[Date Prev][Date Next][Thread Prev][Thread Next][Date Index][Thread Index]

Re: [HTCondor-users] net topology





On 30/05/17 10:28, lejeczek wrote:


On 26/05/17 16:03, Todd Tannenbaum wrote:
On 5/26/2017 6:20 AM, lejeczek wrote:
hi everybody

like earlier, a newbie here, trying to grasp all those concepts condor (may)offer.
Question:
Can a pool be configured with a central manager(s - in HA setup) where only the central manager(s) would be submitting and the rest of the pool would be on different subnet.

You probably envision easily what I'm asking: HA managers(10.0.0.0 users see) then the rest 10.1.0.0 users don't and submit only via c. managers' 10.0.0.x.
Would such a setup work and by allowed by the design?

m.! tahnks
L.

Not quite sure what you want from the above, but I think perhaps you have missed an important point re the architecture of an HTCondor pool.

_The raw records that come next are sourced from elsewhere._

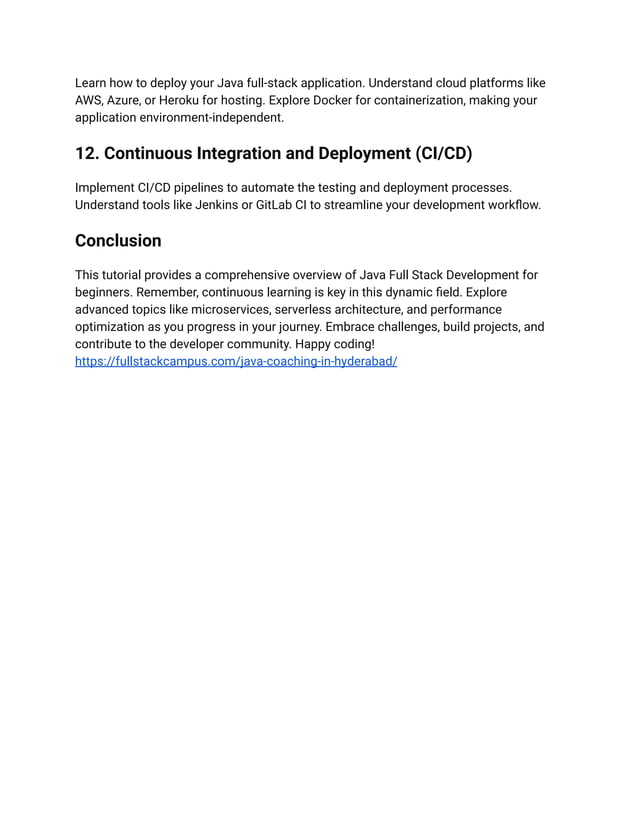 Learn how to deploy your Java full-stack application. Understand cloud platforms like AWS, Azure, or Heroku for hosting. Explore Docker for containerization, making your application environment-independent.

12. Continuous Integration and Deployment (CI/CD)

Implement CI/CD pipelines to automate the testing and deployment processes. Understand tools like Jenkins or GitLab CI to streamline your development workflow.

Conclusion

This tutorial provides a comprehensive overview of Java Full Stack Development for beginners. Remember, continuous learning is key in this dynamic field. Explore advanced topics like microservices, serverless architecture, and performance optimization as you progress in your journey. Embrace challenges, build projects, and contribute to the developer community. Happy coding!
https://fullstackcampus.com/java-coaching-in-hyderabad/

In an HTCondor pool, there is:
1. one central manager (CM), and one or more optional backup CMs if you bother with the HA setup.
  2. one or more submit machines.
  3. one or more execute machines.

Any machine can serve one, two, or all the of the above three roles simply based on what daemons are listed in DAEMON_LIST. Your central manager(s) do NOT have to be the same as your submit machines. Any machine in the pool that runs the "condor_schedd" daemon can act as a submit machine, just by adding SCHEDD to the DAEMON_LIST config knob. Esp for larger pools, it is a good idea to have dedicated machine(s) for each role: one central manager, one or submit machines, one or more execute machines. You can have as many submit machines as you want; here at UW, we have a pool with 1 central manager, ~500 execute machines, and 80+ submit machines, as we have many submit machines that are embedded within various research labs that only have logins for the researchers in that lab. Meanwhile our central manager is located in the centralized IT data center. If one of the 80+ submit machines goes down, only the jobs submitted on that one submit machine are impacted; all the other submit machine continue to operate as normal. More details on this is at

http://research.cs.wisc.edu/htcondor/manual/v8.7/3_1Introduction.html#SECTION00411000000000000000

If you are asking "can I have a submit machine that is on two networks, a public network that users can access via ssh to login, and a private network that holds all my execute nodes and my central manager", the answer is yes.

Hope the above helps
Todd


I was asking because I did:

HA with two central manager with specific NETWORK_INTERFACE (on a subnet A) and then, a exec node (with only DAEMON_LIST = MASTER, STARTD) pointing to CONDOR_HOST = $(CENTRAL_MANAGER1),$(CENTRAL_MANAGER2) but different subnet, not CM's NETWORK_INTERFACE (a subnet B to which central managers are also connected).

And it works apparently, but I was worried as I could see in _status the exec node twice, affecting Total. That was soon after I started exec node but now after long weekend it seems condor corrected it somehow.
Why do you think it showed up twice?

many thanks.

mailman disabled my subscription, and I wonder if anybody replied.